Work to do: Reproduce the following passage on the R4 cartridge word for word, starting at "The R4 cartridge" and ending at "my DS Lite?".

Selected extract:
──────────

The R4 cartridge was arguably the most popular peripheral ever released for a Nintendo handheld, an upgradeable, rewritable storage device that used custom firmware and an SD card for storage to run homebrew and pirated software on the Nintendo DS. While not quite as widely used as they were just 4 years ago, the R4 was credited as one of the chief reasons third-party publishers couldn’t make a buck on the DS. Aiding in the device’s ubiquity was its ready availability at retailers, especially in Japan. They’ve been outlawed in the U.K. and Japan for years, but those selling them have never faced criminal charges until today. Eurogamer reported on Thursday Japanese police arrested a man for selling the devices. Now how am I going to play Sega Master System games on my DS Lite?

──────────

Supplied information:
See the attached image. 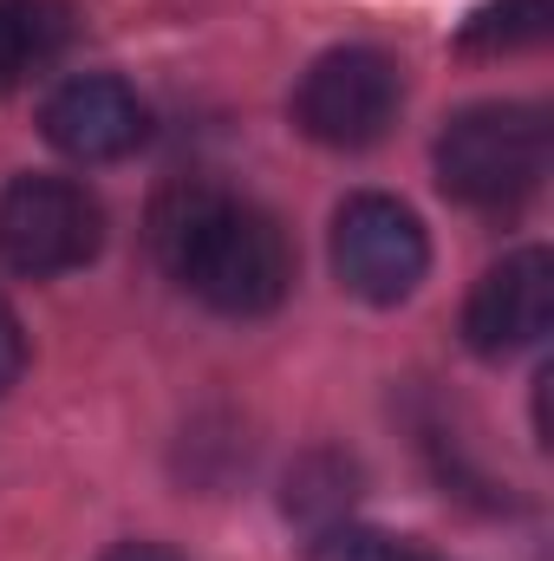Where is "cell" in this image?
<instances>
[{"label": "cell", "instance_id": "6da1fadb", "mask_svg": "<svg viewBox=\"0 0 554 561\" xmlns=\"http://www.w3.org/2000/svg\"><path fill=\"white\" fill-rule=\"evenodd\" d=\"M150 249L176 287H189L203 307L235 313V320L275 313L293 287L287 229L268 209L216 183H170L150 203Z\"/></svg>", "mask_w": 554, "mask_h": 561}, {"label": "cell", "instance_id": "7a4b0ae2", "mask_svg": "<svg viewBox=\"0 0 554 561\" xmlns=\"http://www.w3.org/2000/svg\"><path fill=\"white\" fill-rule=\"evenodd\" d=\"M554 157V131L542 105H470L437 138V183L463 209L509 216L522 209Z\"/></svg>", "mask_w": 554, "mask_h": 561}, {"label": "cell", "instance_id": "3957f363", "mask_svg": "<svg viewBox=\"0 0 554 561\" xmlns=\"http://www.w3.org/2000/svg\"><path fill=\"white\" fill-rule=\"evenodd\" d=\"M105 249V209L72 176H13L0 183V262L13 275H72Z\"/></svg>", "mask_w": 554, "mask_h": 561}, {"label": "cell", "instance_id": "277c9868", "mask_svg": "<svg viewBox=\"0 0 554 561\" xmlns=\"http://www.w3.org/2000/svg\"><path fill=\"white\" fill-rule=\"evenodd\" d=\"M405 105L399 59L379 46H333L293 85V125L326 150H366L392 131Z\"/></svg>", "mask_w": 554, "mask_h": 561}, {"label": "cell", "instance_id": "5b68a950", "mask_svg": "<svg viewBox=\"0 0 554 561\" xmlns=\"http://www.w3.org/2000/svg\"><path fill=\"white\" fill-rule=\"evenodd\" d=\"M430 268V236L399 196H346L333 216V275L372 307L412 300Z\"/></svg>", "mask_w": 554, "mask_h": 561}, {"label": "cell", "instance_id": "8992f818", "mask_svg": "<svg viewBox=\"0 0 554 561\" xmlns=\"http://www.w3.org/2000/svg\"><path fill=\"white\" fill-rule=\"evenodd\" d=\"M554 327V262L549 249H516L503 255L489 275L476 280L470 307H463V340L483 359H509L522 346H535Z\"/></svg>", "mask_w": 554, "mask_h": 561}, {"label": "cell", "instance_id": "52a82bcc", "mask_svg": "<svg viewBox=\"0 0 554 561\" xmlns=\"http://www.w3.org/2000/svg\"><path fill=\"white\" fill-rule=\"evenodd\" d=\"M39 125H46V144L66 150L72 163H118V157H131V150L150 138L143 99L125 79H112V72L66 79V85L46 99Z\"/></svg>", "mask_w": 554, "mask_h": 561}, {"label": "cell", "instance_id": "ba28073f", "mask_svg": "<svg viewBox=\"0 0 554 561\" xmlns=\"http://www.w3.org/2000/svg\"><path fill=\"white\" fill-rule=\"evenodd\" d=\"M66 39H72L66 0H0V92L46 72L66 53Z\"/></svg>", "mask_w": 554, "mask_h": 561}, {"label": "cell", "instance_id": "9c48e42d", "mask_svg": "<svg viewBox=\"0 0 554 561\" xmlns=\"http://www.w3.org/2000/svg\"><path fill=\"white\" fill-rule=\"evenodd\" d=\"M554 26V0H489V7H476L470 13V26H463V53H529V46H542Z\"/></svg>", "mask_w": 554, "mask_h": 561}, {"label": "cell", "instance_id": "30bf717a", "mask_svg": "<svg viewBox=\"0 0 554 561\" xmlns=\"http://www.w3.org/2000/svg\"><path fill=\"white\" fill-rule=\"evenodd\" d=\"M353 510V463L339 457H307L287 477V516H300L307 529H333Z\"/></svg>", "mask_w": 554, "mask_h": 561}, {"label": "cell", "instance_id": "8fae6325", "mask_svg": "<svg viewBox=\"0 0 554 561\" xmlns=\"http://www.w3.org/2000/svg\"><path fill=\"white\" fill-rule=\"evenodd\" d=\"M307 561H450V556H437V549L417 542V536L366 529V523H333V529H313Z\"/></svg>", "mask_w": 554, "mask_h": 561}, {"label": "cell", "instance_id": "7c38bea8", "mask_svg": "<svg viewBox=\"0 0 554 561\" xmlns=\"http://www.w3.org/2000/svg\"><path fill=\"white\" fill-rule=\"evenodd\" d=\"M26 373V333H20V320H13V307L0 300V399L13 392V379Z\"/></svg>", "mask_w": 554, "mask_h": 561}, {"label": "cell", "instance_id": "4fadbf2b", "mask_svg": "<svg viewBox=\"0 0 554 561\" xmlns=\"http://www.w3.org/2000/svg\"><path fill=\"white\" fill-rule=\"evenodd\" d=\"M105 561H176L170 549H157V542H125V549H112Z\"/></svg>", "mask_w": 554, "mask_h": 561}]
</instances>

──────────

Task response:
The R4 cartridge was arguably the most popular peripheral ever released for a Nintendo handheld, an upgradeable, rewritable storage device that used custom firmware and an SD card for storage to run homebrew and pirated software on the Nintendo DS. While not quite as widely used as they were just 4 years ago, the R4 was credited as one of the chief reasons third-party publishers couldn’t make a buck on the DS. Aiding in the device’s ubiquity was its ready availability at retailers, especially in Japan. They’ve been outlawed in the U.K. and Japan for years, but those selling them have never faced criminal charges until today. Eurogamer reported on Thursday Japanese police arrested a man for selling the devices. Now how am I going to play Sega Master System games on my DS Lite?